AdvertisementPrevious findings by the Ramazzini researchers at the same institution using a similar protocol have been reviewed by the FDA's Cancer Assessment Committee, which noted that those reported data were "unreliable" due to a "lack of critical details ... and ... questionable histopathological conclusions... ." The aspartame findings from the Ramazzini researchers recently were reviewed by the expert United Kingdom Committee on Carcinogenicity of Chemicals in Food, Consumer Products and the Environment. Members of that Committee characterized aspects of study findings as "implausible," with other aspects "cast(ing) doubt" on the entire study. Members of the committee were "critical" of the study design and the statistical approach used. Four long-term carcinogenicity studies on aspartame conducted in accordance with international standards have found no relationship between aspartame and any form of cancer. The studies were submitted to numerous regulatory agencies, such as the FDA, which conducted exhaustive reviews of the data. When FDA approved aspartame, the FDA Commissioner noted: "Few compounds have withstood such detailed testing and repeated, close scrutiny, and the process through which aspartame has gone should provide the public with additional confidence of its safety." Based on the current information from Ramazzini, the European Food Safety Authority (EFSA) (a scientific body charged with providing independent and objective advice on food safety issues in the European Union) stated, "EFSA does not consider it appropriate to suggest any change in consumers' diets relative to aspartame... ."

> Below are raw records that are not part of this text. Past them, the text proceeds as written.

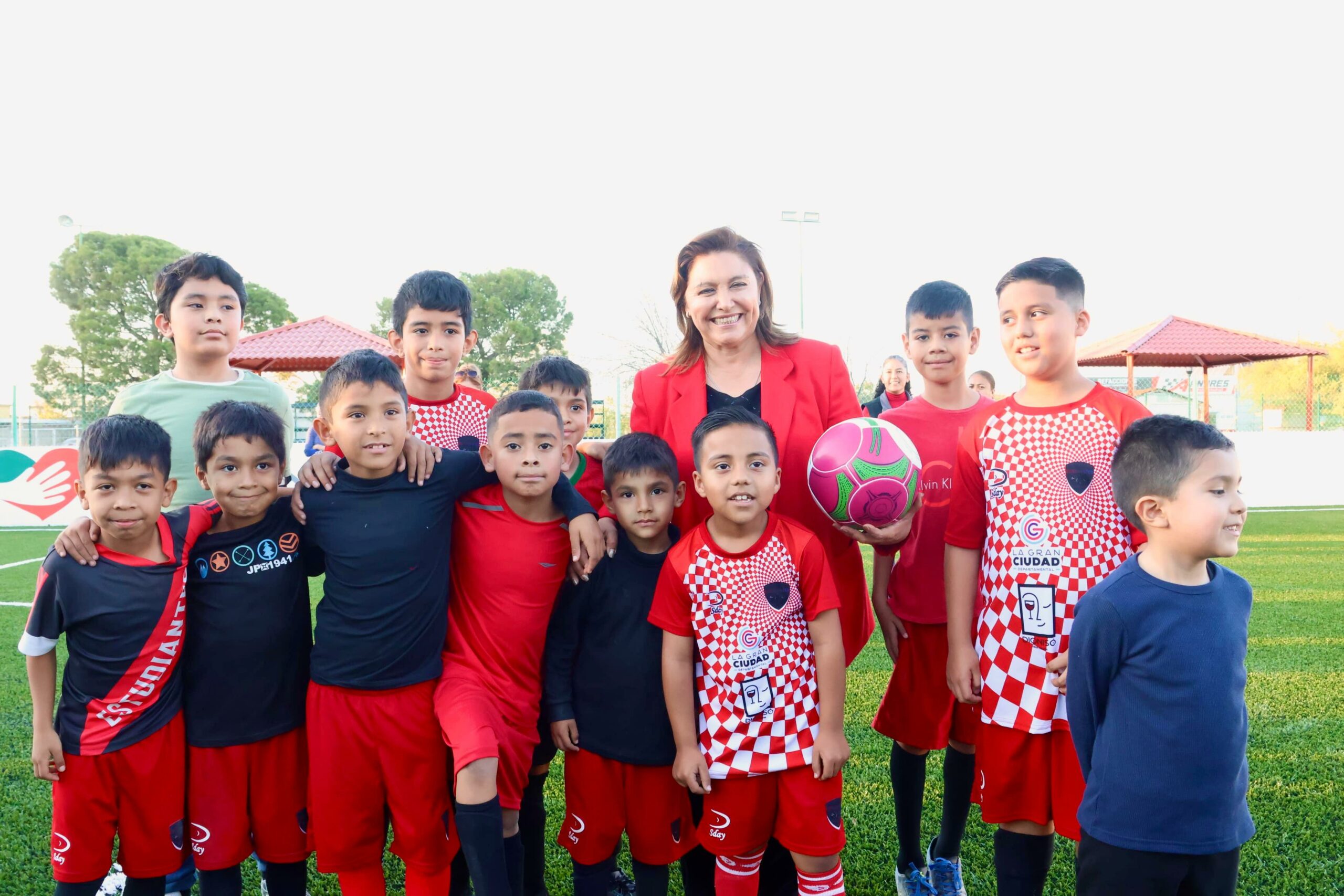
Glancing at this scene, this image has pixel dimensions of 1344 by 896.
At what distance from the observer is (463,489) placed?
2547 millimetres

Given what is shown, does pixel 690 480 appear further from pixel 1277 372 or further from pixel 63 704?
pixel 1277 372

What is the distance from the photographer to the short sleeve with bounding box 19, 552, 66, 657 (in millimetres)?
2223

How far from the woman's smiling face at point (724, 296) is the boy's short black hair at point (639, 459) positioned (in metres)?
0.41

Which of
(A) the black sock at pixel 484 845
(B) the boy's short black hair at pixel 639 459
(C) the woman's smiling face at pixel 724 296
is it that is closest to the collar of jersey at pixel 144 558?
(A) the black sock at pixel 484 845

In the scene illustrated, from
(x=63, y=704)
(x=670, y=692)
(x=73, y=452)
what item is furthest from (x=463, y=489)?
(x=73, y=452)

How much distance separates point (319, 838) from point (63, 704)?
2.71ft

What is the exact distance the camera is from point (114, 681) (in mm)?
2266

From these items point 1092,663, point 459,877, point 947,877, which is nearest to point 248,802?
point 459,877

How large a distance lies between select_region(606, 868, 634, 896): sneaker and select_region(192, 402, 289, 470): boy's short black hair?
76.3 inches

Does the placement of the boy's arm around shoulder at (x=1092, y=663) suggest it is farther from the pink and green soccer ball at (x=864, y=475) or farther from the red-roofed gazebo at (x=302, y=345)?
the red-roofed gazebo at (x=302, y=345)

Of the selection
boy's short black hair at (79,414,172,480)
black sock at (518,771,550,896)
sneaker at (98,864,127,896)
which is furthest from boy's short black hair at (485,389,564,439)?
sneaker at (98,864,127,896)

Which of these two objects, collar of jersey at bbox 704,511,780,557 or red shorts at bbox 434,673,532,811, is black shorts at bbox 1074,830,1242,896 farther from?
red shorts at bbox 434,673,532,811

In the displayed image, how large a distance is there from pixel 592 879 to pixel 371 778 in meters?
0.74

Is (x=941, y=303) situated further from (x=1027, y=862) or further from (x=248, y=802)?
(x=248, y=802)
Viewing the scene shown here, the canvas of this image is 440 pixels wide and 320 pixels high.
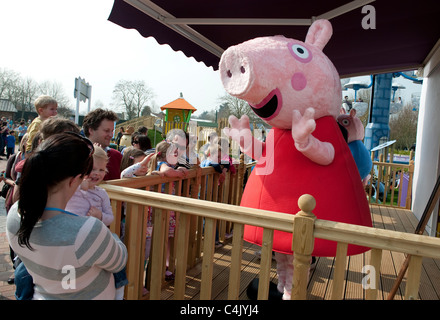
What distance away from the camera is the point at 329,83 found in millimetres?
2334

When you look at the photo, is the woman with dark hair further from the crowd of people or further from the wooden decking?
the wooden decking

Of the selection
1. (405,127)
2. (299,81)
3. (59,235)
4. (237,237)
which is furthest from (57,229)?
(405,127)

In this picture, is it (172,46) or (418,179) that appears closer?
(172,46)

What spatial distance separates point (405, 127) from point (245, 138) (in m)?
33.5

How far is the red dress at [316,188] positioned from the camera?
7.06 ft

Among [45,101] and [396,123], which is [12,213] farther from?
[396,123]

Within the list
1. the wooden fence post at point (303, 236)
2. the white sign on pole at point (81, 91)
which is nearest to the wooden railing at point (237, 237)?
the wooden fence post at point (303, 236)

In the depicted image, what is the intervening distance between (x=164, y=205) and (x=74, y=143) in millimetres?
788

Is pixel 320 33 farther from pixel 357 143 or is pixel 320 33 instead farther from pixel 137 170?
pixel 137 170

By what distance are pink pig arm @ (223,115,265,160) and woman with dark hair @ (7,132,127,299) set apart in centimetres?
125

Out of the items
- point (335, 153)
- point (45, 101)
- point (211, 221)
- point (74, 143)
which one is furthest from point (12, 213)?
point (45, 101)

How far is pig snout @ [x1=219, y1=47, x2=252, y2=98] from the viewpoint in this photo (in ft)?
6.73
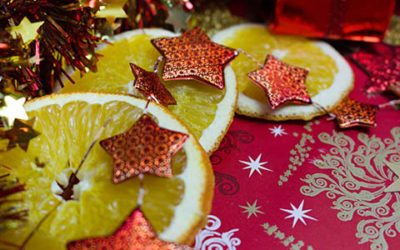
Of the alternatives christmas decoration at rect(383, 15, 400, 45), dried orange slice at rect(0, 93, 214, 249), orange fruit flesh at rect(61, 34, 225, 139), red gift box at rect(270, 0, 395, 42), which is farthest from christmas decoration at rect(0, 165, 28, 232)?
christmas decoration at rect(383, 15, 400, 45)

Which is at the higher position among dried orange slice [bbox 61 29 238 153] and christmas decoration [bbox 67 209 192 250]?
dried orange slice [bbox 61 29 238 153]

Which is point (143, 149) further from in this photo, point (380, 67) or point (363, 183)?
point (380, 67)

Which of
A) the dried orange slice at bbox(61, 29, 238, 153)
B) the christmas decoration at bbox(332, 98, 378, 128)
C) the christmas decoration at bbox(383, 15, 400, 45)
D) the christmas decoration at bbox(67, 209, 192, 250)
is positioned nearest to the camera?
the christmas decoration at bbox(67, 209, 192, 250)

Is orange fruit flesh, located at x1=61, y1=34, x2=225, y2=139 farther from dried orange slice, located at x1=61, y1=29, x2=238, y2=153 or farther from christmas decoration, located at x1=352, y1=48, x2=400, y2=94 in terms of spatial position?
christmas decoration, located at x1=352, y1=48, x2=400, y2=94

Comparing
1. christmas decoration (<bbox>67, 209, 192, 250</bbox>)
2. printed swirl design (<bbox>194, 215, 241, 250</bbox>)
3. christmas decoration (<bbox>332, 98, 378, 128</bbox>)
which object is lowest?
printed swirl design (<bbox>194, 215, 241, 250</bbox>)

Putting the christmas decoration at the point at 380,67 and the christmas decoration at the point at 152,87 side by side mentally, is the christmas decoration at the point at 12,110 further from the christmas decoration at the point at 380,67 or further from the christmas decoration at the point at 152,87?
the christmas decoration at the point at 380,67

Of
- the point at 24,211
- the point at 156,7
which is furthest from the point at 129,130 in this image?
the point at 156,7

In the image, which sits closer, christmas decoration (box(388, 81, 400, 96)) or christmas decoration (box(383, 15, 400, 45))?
christmas decoration (box(388, 81, 400, 96))

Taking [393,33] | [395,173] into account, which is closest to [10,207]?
[395,173]
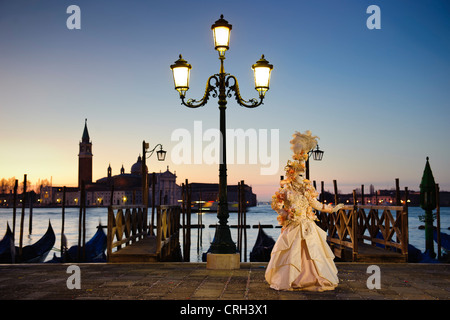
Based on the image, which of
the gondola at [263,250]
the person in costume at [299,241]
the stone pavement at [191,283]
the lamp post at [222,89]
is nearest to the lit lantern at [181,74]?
the lamp post at [222,89]

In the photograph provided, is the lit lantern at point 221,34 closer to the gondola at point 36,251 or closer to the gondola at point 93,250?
the gondola at point 93,250

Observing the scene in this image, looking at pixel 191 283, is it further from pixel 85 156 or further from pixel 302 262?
pixel 85 156

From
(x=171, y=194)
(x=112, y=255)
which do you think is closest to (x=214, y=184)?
(x=171, y=194)

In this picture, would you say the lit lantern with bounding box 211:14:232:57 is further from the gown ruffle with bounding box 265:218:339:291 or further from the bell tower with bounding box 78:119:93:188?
the bell tower with bounding box 78:119:93:188

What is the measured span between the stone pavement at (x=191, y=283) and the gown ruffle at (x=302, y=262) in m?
0.15

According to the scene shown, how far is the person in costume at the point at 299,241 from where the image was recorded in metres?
5.45

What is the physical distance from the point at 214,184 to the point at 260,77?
114680 millimetres

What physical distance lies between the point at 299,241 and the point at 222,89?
10.2 feet

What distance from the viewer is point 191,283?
19.6ft

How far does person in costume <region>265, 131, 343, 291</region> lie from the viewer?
5453 mm

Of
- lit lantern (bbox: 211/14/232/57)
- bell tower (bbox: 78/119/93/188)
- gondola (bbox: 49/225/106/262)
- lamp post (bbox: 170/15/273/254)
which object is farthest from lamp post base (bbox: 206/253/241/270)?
bell tower (bbox: 78/119/93/188)

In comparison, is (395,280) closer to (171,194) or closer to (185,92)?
(185,92)

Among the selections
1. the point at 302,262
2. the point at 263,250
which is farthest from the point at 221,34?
the point at 263,250
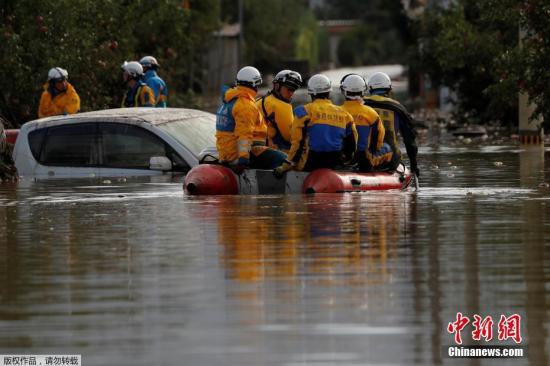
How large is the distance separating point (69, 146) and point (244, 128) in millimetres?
4237

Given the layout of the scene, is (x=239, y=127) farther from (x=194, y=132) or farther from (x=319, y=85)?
(x=194, y=132)

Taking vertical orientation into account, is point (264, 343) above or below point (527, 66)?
below

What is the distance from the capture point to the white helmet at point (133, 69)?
2798 centimetres

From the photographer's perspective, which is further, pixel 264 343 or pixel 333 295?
pixel 333 295

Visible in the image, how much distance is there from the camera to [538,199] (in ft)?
66.4

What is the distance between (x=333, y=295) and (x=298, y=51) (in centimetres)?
12896

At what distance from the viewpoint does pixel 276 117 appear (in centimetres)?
2205

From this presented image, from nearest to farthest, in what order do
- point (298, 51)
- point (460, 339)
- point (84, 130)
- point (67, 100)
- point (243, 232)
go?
point (460, 339), point (243, 232), point (84, 130), point (67, 100), point (298, 51)

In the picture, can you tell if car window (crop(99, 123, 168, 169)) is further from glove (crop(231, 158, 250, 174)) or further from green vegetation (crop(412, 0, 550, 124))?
green vegetation (crop(412, 0, 550, 124))

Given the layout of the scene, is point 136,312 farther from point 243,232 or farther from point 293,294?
point 243,232

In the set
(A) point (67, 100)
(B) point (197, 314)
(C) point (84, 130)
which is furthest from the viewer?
(A) point (67, 100)

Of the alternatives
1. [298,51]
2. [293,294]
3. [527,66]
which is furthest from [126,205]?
[298,51]

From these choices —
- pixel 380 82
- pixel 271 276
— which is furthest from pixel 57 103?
pixel 271 276
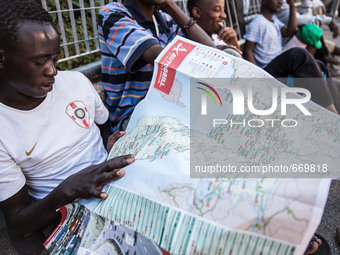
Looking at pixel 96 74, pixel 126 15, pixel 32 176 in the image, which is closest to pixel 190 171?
pixel 32 176

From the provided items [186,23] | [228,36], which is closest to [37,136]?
[186,23]

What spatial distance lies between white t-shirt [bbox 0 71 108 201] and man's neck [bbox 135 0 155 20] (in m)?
0.57

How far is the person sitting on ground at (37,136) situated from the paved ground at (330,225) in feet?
0.49

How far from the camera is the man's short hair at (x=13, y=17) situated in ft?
3.04

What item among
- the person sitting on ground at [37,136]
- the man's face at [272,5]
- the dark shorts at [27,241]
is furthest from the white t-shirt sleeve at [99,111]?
the man's face at [272,5]

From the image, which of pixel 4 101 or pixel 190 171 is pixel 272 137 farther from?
pixel 4 101

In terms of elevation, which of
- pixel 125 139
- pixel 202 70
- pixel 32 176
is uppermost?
pixel 202 70

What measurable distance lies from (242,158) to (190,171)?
0.52ft

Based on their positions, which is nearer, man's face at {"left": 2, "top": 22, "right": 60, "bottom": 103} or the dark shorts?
man's face at {"left": 2, "top": 22, "right": 60, "bottom": 103}

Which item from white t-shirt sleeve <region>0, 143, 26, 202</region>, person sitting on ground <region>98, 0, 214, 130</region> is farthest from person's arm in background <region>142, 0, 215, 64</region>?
white t-shirt sleeve <region>0, 143, 26, 202</region>

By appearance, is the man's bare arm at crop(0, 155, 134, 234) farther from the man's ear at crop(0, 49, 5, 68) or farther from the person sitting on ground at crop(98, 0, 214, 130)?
the person sitting on ground at crop(98, 0, 214, 130)

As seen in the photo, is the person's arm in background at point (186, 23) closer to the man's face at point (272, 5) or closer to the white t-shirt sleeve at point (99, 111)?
the white t-shirt sleeve at point (99, 111)

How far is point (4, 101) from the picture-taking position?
102cm

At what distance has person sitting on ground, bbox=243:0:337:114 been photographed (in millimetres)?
2053
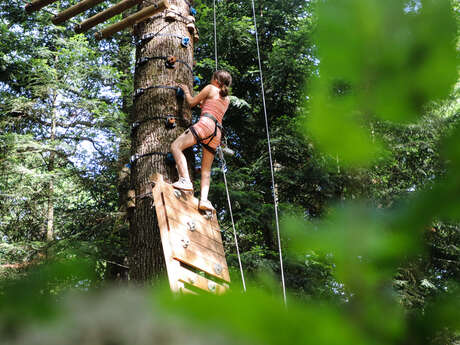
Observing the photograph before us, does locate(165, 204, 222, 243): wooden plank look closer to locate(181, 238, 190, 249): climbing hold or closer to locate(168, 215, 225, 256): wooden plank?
locate(168, 215, 225, 256): wooden plank

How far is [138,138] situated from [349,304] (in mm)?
3061

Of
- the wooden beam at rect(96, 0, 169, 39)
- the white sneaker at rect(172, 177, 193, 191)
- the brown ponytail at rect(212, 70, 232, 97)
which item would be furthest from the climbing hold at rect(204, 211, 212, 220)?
the wooden beam at rect(96, 0, 169, 39)

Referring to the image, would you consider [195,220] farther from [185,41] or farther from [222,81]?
[185,41]

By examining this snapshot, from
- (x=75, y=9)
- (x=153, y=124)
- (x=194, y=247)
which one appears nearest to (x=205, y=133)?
(x=153, y=124)

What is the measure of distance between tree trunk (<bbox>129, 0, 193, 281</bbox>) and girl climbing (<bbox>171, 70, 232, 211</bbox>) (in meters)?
0.10

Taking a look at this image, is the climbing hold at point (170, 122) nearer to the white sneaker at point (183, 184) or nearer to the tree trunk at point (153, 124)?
the tree trunk at point (153, 124)

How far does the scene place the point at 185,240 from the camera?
2.77 metres

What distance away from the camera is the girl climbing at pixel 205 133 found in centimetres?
309

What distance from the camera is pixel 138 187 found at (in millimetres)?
3100

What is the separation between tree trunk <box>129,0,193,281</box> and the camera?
2836 mm

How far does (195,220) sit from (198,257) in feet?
1.02

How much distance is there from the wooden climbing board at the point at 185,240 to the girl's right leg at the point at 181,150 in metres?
0.16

All of the approved low-calorie sweeteners, including aspartame, have been determined to be safe by the FDA and other scientific and regulatory authorities worldwide. Aspartame has been safely consumed for nearly a quarter of a century and is one of the most thoroughly studied food ingredients, with more than 200 scientific studies confirming its safety. In addition to the FDA, the Joint Expert Committee on Food Additives (JECFA) of the World Health Organization and Food and Agriculture Organization, the Scientific Committee on Food of the European Union and regulatory agencies in 130 countries have reviewed aspartame and found it to be safe for use.
Aspartame is composed of two amino acids, aspartic acid and phenylalanine, as the methyl ester. Amino acids are the building blocks of protein. Aspartic acid and phenylalanine are found naturally in protein containing foods, including meats, grains and dairy products. Methyl esters are also found naturally in many foods such as fruits and vegetable and their juices. The body handles the components from aspartame in the same way it handles them when derived from other foods.
"Consumers and health professionals can be assured that aspartame is safe for humans. And the rigorous scrutiny and battery of studies to which aspartame has been subjected should provide people with additional confidence in its safety," stated Lyn Nabors, President of the Calorie Control Council.